Statements from Guinea officials

“This is a very big victory for the nation and the people of Guinea,” commented Fode Tass Sylla, a spokesperson for Guinea’s Ebola task force after the WHO announcement.

The nation’s minister of health was a little more realistic in his assessment of the news. “We will continue to monitor the situation,” Guinea’s minister of health, Col. Rémy Lamah, a physician, noted in a interview with the New York Times. “I congratulate everybody who participated in the fight against Ebola.”

More on West African Ebola outbreak

The recent West African Ebola epidemic resulted in over 11,000 deaths, with more than 28,000 people contracting the virus in 10 countries, based on the latest estimates. Experts point out that the West African outbreak became so severe because medical authorities did not recognize the extent and danger of the outbreak of the disease at first.

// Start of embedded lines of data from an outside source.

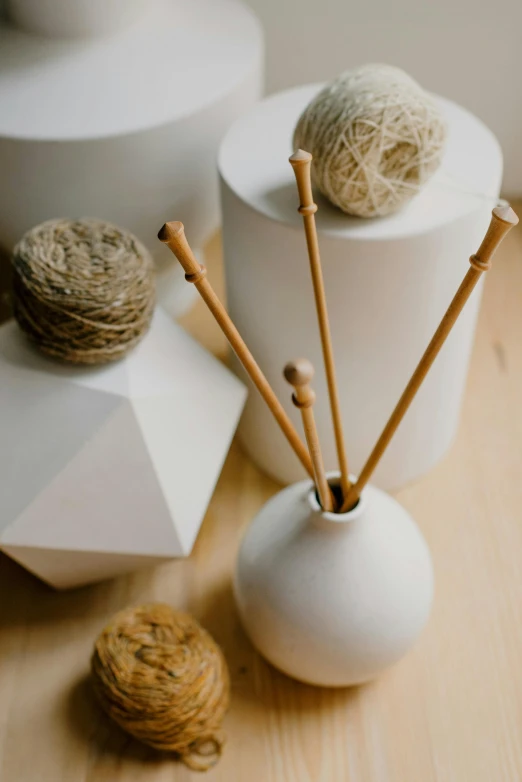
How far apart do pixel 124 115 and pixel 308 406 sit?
0.47 m

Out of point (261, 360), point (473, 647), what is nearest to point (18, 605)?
point (261, 360)

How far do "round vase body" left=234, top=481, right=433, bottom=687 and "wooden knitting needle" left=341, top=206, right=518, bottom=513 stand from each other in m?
0.05

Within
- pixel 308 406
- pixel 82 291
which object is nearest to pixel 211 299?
pixel 308 406

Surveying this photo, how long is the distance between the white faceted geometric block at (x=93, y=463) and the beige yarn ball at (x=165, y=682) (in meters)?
0.07

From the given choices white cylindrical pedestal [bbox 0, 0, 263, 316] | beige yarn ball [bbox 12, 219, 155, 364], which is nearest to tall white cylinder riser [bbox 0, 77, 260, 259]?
white cylindrical pedestal [bbox 0, 0, 263, 316]

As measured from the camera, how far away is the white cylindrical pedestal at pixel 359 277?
734mm

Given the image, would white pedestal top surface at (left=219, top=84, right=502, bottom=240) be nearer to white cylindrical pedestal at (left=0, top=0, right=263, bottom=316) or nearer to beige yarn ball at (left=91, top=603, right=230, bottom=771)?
white cylindrical pedestal at (left=0, top=0, right=263, bottom=316)

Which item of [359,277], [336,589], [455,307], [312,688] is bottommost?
[312,688]

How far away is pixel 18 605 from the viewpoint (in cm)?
84

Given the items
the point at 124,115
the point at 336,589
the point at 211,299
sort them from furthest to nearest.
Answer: the point at 124,115 → the point at 336,589 → the point at 211,299

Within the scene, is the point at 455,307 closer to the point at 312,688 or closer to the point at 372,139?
the point at 372,139

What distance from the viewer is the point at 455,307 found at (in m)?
0.49

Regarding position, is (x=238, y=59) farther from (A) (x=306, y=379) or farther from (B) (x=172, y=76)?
(A) (x=306, y=379)

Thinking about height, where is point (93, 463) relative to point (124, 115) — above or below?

Of interest, the Guinean government has made public plans for a celebration with a number of well-known Guinean musicians on Wednesday in Conakry, the capital city of the small nation. That announcement was not received with universal acclaim, however, as residents argued that the country need to focus on prayer and continue to mourn the dead.

Other Guineans highlighted their hopes that the WHO’s declaration that the the country is free of the disease will result in a pick up of international trade and travel.

Medical authorities have tracked 10 flares ups of the virus across West Africa since March. Viral transmission experts say the new cases are in many cases related to the persistence of the virus in specific areas of survivors’ bodies. They note there is strong evidence that the virus was passed sexual transmission in several cases. In one especially unfortunate case, an infant is believed to have contracted Ebola from the breast milk of an Ebola survivor. Not all “re-emerging” cases of the disease have been fully explained to date. In one case, a father and his two sons were diagnosed many weeks after Ebola transmission had officially ended in Liberia

In one piece of positive news, a three-week old girl whose mother died of the virus, is Guinea’s last survivor. It is very rare for children to survive the virus, but the lucky young lady received two separate experimental treatments: an antibody cocktail named ZMapp as well as a new antiviral compound manufactured by pharma giant Gilead.